De scriptura Nigra di Fra’ Bonvesin de La Riva

Pubblichiamo in parlata milanese trecentesca quest’inferno pre-dantesco di Frate Bonvensin de La Riva, terziario francescano, per lasciare spazio accanto alla parlata sarda anche ad altre espressioni linguistiche.
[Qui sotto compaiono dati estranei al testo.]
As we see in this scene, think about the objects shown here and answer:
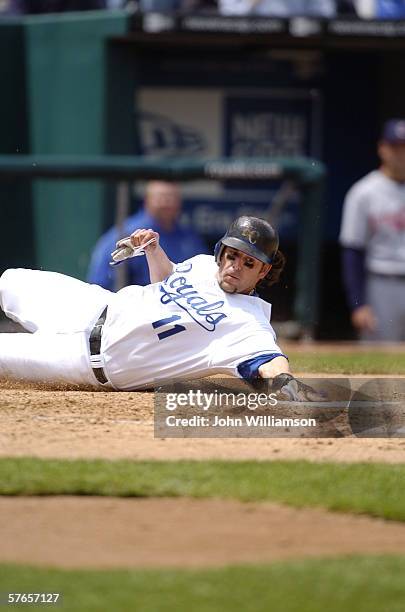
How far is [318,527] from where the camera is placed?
13.7 feet

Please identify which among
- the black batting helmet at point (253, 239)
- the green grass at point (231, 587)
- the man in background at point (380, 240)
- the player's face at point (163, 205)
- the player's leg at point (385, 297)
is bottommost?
the player's leg at point (385, 297)

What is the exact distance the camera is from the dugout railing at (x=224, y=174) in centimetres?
1012

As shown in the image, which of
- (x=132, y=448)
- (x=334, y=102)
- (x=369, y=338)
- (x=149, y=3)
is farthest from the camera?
(x=334, y=102)

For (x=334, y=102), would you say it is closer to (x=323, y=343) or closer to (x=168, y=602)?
(x=323, y=343)

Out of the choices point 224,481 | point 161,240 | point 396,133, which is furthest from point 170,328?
point 396,133

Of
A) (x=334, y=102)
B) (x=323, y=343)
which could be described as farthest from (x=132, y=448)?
(x=334, y=102)

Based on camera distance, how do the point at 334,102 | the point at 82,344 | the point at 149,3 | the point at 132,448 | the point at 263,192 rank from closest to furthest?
the point at 132,448
the point at 82,344
the point at 149,3
the point at 263,192
the point at 334,102

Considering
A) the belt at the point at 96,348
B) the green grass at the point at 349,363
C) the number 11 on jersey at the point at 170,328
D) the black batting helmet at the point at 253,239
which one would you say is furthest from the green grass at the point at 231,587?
the green grass at the point at 349,363

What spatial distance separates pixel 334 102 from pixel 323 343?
2874 mm

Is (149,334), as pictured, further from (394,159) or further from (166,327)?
(394,159)

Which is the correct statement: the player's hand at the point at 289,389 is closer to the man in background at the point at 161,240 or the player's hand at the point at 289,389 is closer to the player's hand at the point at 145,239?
the player's hand at the point at 145,239

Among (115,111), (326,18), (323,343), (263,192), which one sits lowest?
(323,343)

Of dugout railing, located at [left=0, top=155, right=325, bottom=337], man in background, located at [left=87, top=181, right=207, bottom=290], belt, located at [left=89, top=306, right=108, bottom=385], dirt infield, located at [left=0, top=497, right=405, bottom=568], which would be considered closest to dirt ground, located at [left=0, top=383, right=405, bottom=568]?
dirt infield, located at [left=0, top=497, right=405, bottom=568]

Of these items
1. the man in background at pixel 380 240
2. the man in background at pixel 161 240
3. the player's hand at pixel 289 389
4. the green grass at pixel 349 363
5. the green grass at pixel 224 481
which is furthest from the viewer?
the man in background at pixel 380 240
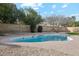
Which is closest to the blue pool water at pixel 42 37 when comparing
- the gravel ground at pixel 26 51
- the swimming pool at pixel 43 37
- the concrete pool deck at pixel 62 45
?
the swimming pool at pixel 43 37

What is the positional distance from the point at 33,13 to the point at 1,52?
1610 mm

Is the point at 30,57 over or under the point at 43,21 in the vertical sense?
under

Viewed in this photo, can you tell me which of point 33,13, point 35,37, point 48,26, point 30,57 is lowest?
point 30,57

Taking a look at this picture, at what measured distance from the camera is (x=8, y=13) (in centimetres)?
594

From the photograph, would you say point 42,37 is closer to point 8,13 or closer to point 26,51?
point 26,51

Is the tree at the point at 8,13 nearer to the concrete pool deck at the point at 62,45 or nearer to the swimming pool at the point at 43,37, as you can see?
the swimming pool at the point at 43,37

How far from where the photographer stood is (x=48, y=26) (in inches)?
231

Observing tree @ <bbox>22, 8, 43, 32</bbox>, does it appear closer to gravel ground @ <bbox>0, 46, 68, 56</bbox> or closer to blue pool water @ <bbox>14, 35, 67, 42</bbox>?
blue pool water @ <bbox>14, 35, 67, 42</bbox>

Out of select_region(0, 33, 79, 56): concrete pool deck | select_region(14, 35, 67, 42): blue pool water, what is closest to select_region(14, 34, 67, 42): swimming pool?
select_region(14, 35, 67, 42): blue pool water

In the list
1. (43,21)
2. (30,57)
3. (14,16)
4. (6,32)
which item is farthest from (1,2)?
(30,57)

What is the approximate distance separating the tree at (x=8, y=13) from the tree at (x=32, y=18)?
0.36 meters

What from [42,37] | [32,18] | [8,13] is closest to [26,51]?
[42,37]

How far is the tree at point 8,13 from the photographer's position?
5.87 meters

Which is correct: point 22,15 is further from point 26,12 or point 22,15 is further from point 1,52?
point 1,52
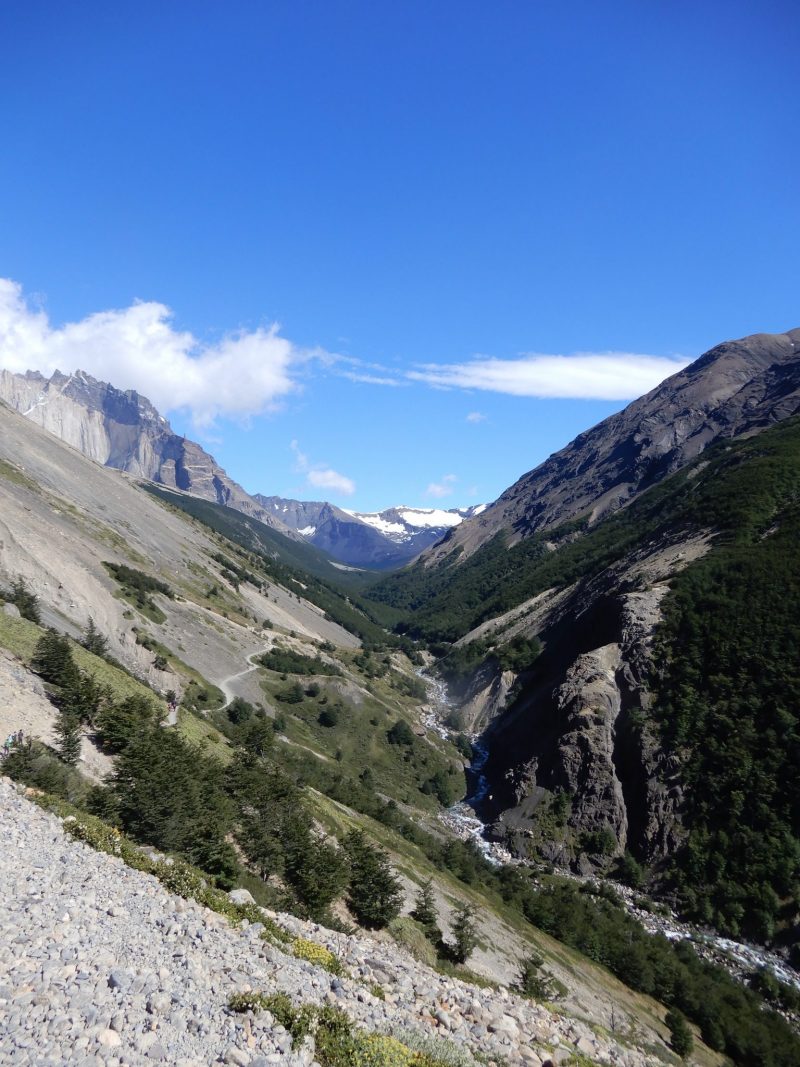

Le comparazioni sono sempre utili per chi voglia riflettere sulle lingue neoromanze .


In nom de Jesu Criste e de sancta Maria
Quest’ovra al so honor acomenzadha sia:
Ki vol odir cuintar parol de baronia,
Sì olza e sì intenda per soa cortesia.

Odir e no intende negata zovarave,        5
E ki ben intendesse anc negata farave,
Ki no metess in ovra so k’el intenderave:
O l’om no mett lo cor e l’ingegn nient vare.

In questo nostro libro da tre guis è scrigiura:
La prima sì è negra e è de grand pagura        10
La segonda è rossa la terza è bella e pura,
Pur lavoradha a oro ke dis de grand dolzura.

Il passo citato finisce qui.